In 1997, IBM’s chess-playing computer, Deep Blue, shocked the world by defeating the reigning human world champion over a six-game tournament. It was a defining moment in the nascent field of artificial intelligence, and even if it took the computer six games to prove it, the proof was there: humanity had been beaten at its own game.
Over the last twenty years, chess computers have only become more and more capable, leaving humanity far behind. But what all chess computers have had in common is that, while they have far surpassed humans in their chess skills, they are programmed at a basic level by chess-playing humans. The reigning world champion chess computer, Stockfish 8, would easily dismantle Deep Blue, but it did not teach itself chess strategy. It was taught, and it was fed an exhaustive archive of past chess matches to compare notes with.

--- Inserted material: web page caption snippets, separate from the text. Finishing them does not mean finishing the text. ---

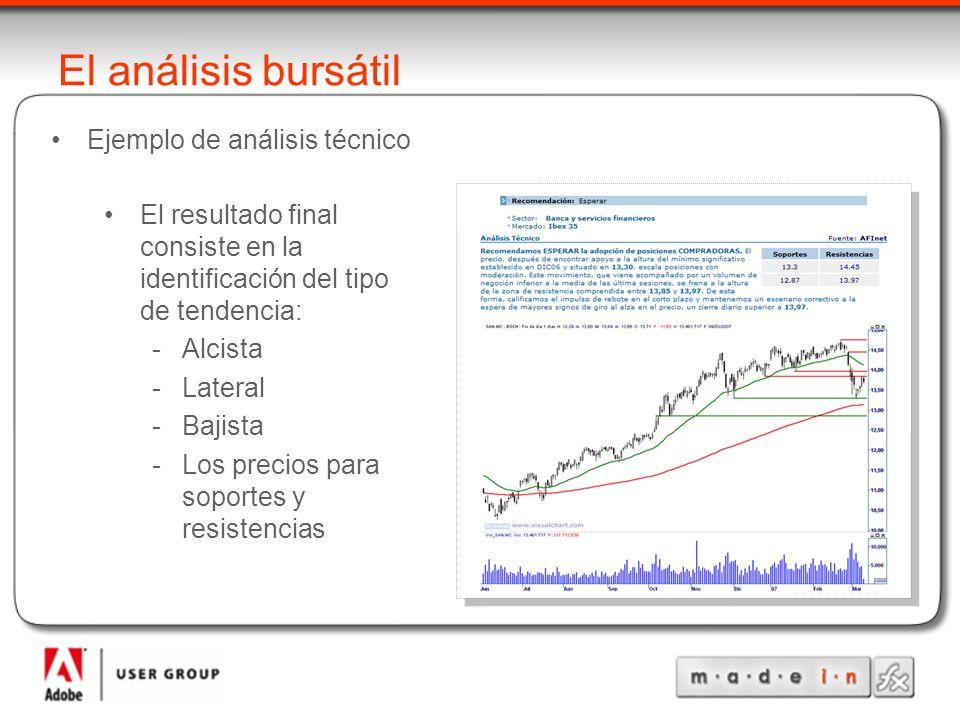 El resultado final consiste en la identificación del tipo de tendencia: -Alcista -Lateral -Bajista -Los precios para soportes y resistencias El anális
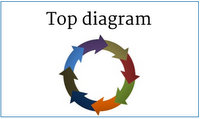 Top Diagram Circular Arrow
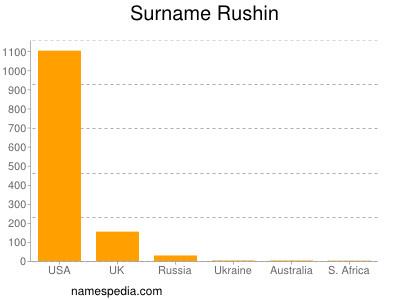 Surname Rushin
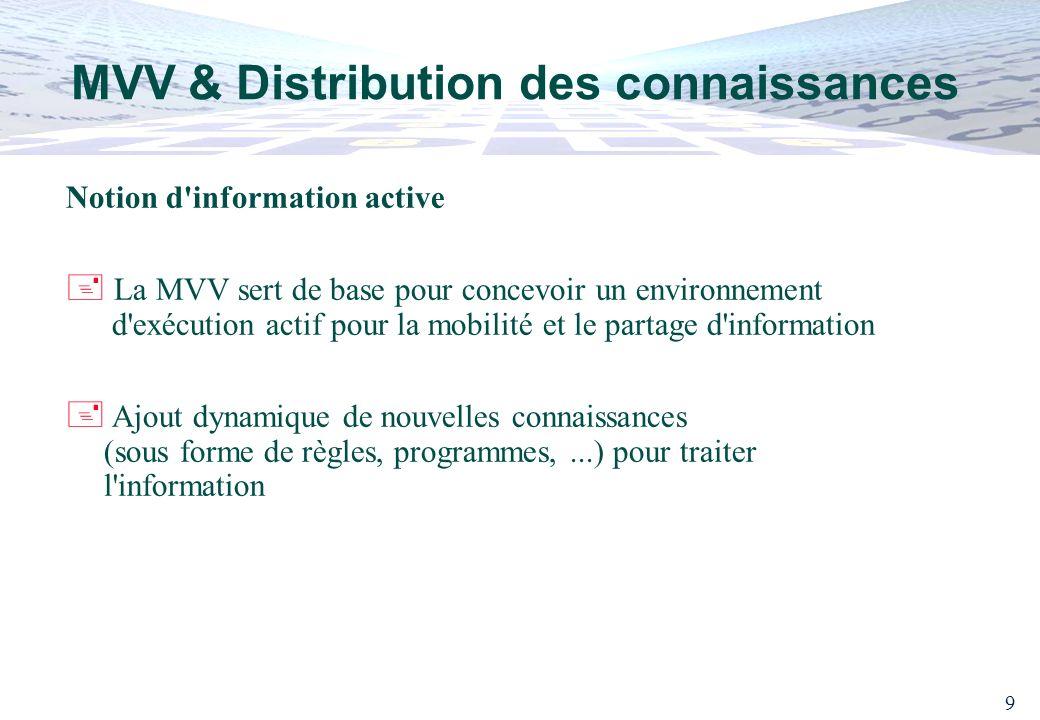 9 MVV & Distribution des connaissances Notion d'information active La MVV sert de base pour concevoir un environnement d'exécution actif pour la mobil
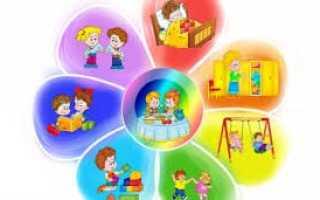 Формирование очереди и порядок приема в детский сад в Туле: документы, льготный список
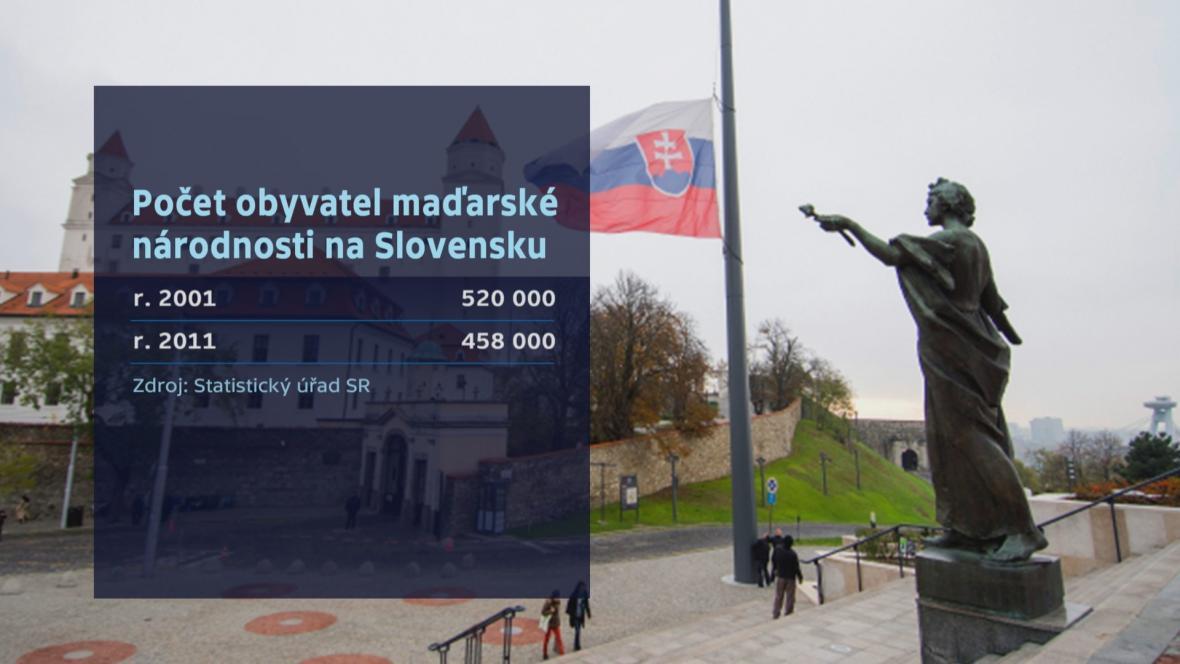 Počet obyvatel maďarské národnosti na Slovensku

Well, things just changed. AlphaZero, an AI developed by DeepMind, itself a division of Google, just crushed Stockfish 8. Out of a 100-game match, AlphaZero won 28 and drew 72, never losing once. It did so after being provided only the basic rules of chess by the AlphaZero team. After a mere four hours of playing around with those rules on its own, with no other input, it handily crushed the most successful, purpose-built chess program in the world without losing a game.
Chess.com’s Mike Klein compared this feat to “a robot being given access to thousands of metal bits and parts, but no knowledge of a combustion engine, then [experimenting] numerous times with every combination possible until it builds a Ferrari.” It bears repeating that AlphaZero became the world chess master after playing only itself for half a workday, with no outside help, empirical data, or chess game archives.

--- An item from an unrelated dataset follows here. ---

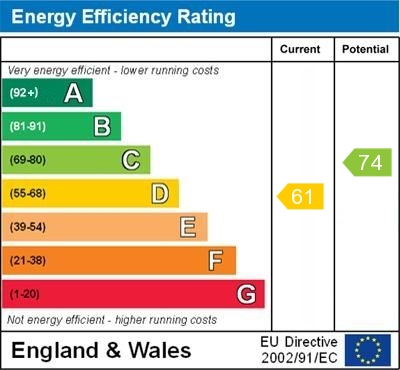 37 The Priory EPC Rating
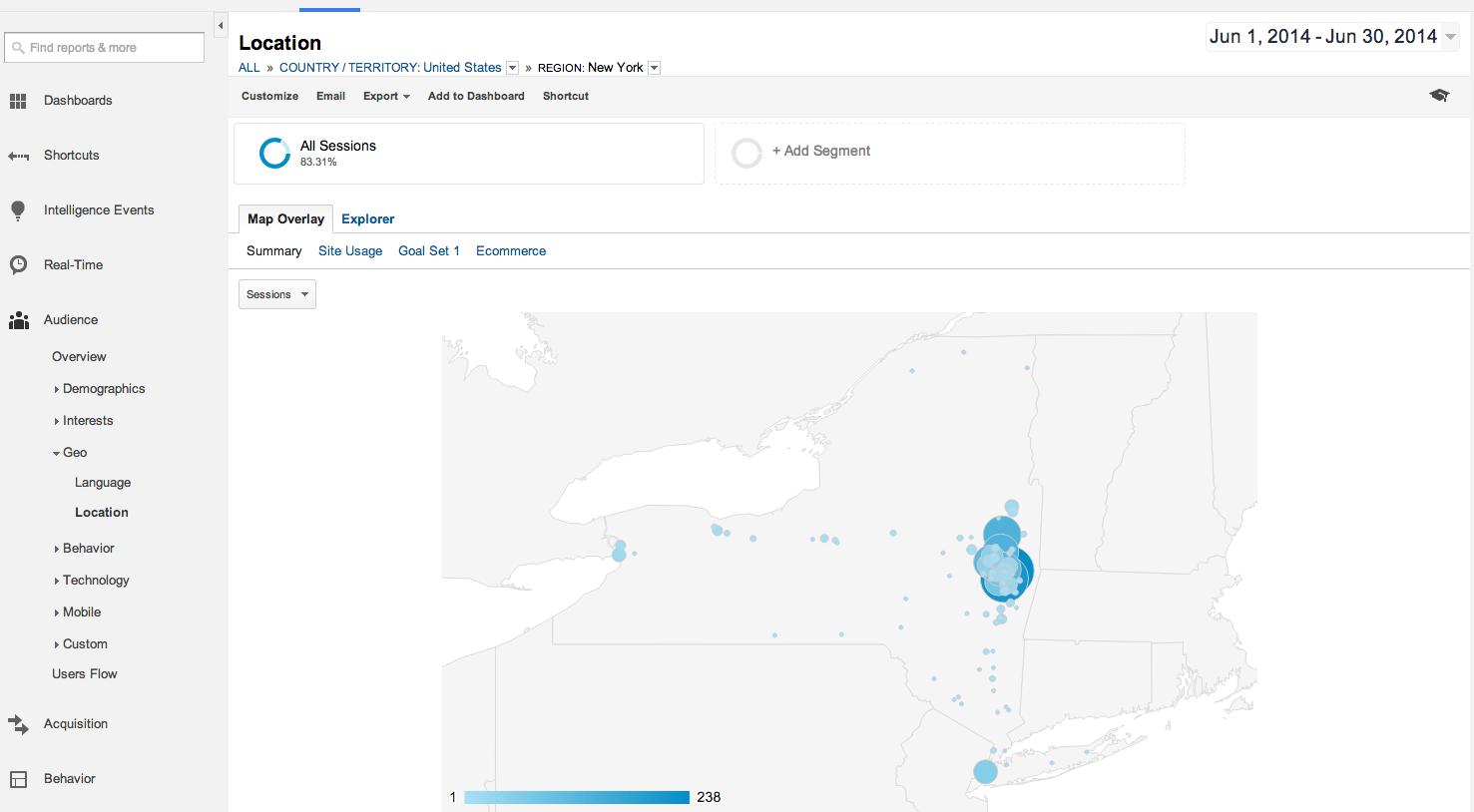 Google Analytics Geographic Reporting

The paper published by the developers noted with interest that, in those four hours, AlphaZero independently discovered the twelve most common human chess openings and played them frequently. AlphaZero essentially taught itself in four hours more about chess than all of humanity accrued over roughly 1,500 years.
Interestingly, while making game decisions, AlphaZero actually searches far fewer positions per second (80,000, nothing to sneeze at) than Stockfish 8 does (70 million). The authors of the paper write that AlphaZero compensates for this by “using its deep neural network to focus much more selectively on the most promising variations — arguably a more “human-like” approach to search.” The computers, it seems, are learning.
To reinforce the point that this AI is a general-purpose reinforcement learning algorithm that can, from scratch, “achieve superhuman performances across many challenging domains,” the developers also provided it with the rules to Shogi, a game even more complicated than Chess. The top computer programs have only recently bested human players. After eight hours of playing Shogi by itself, AlphaZero is now the world champion of that game, too.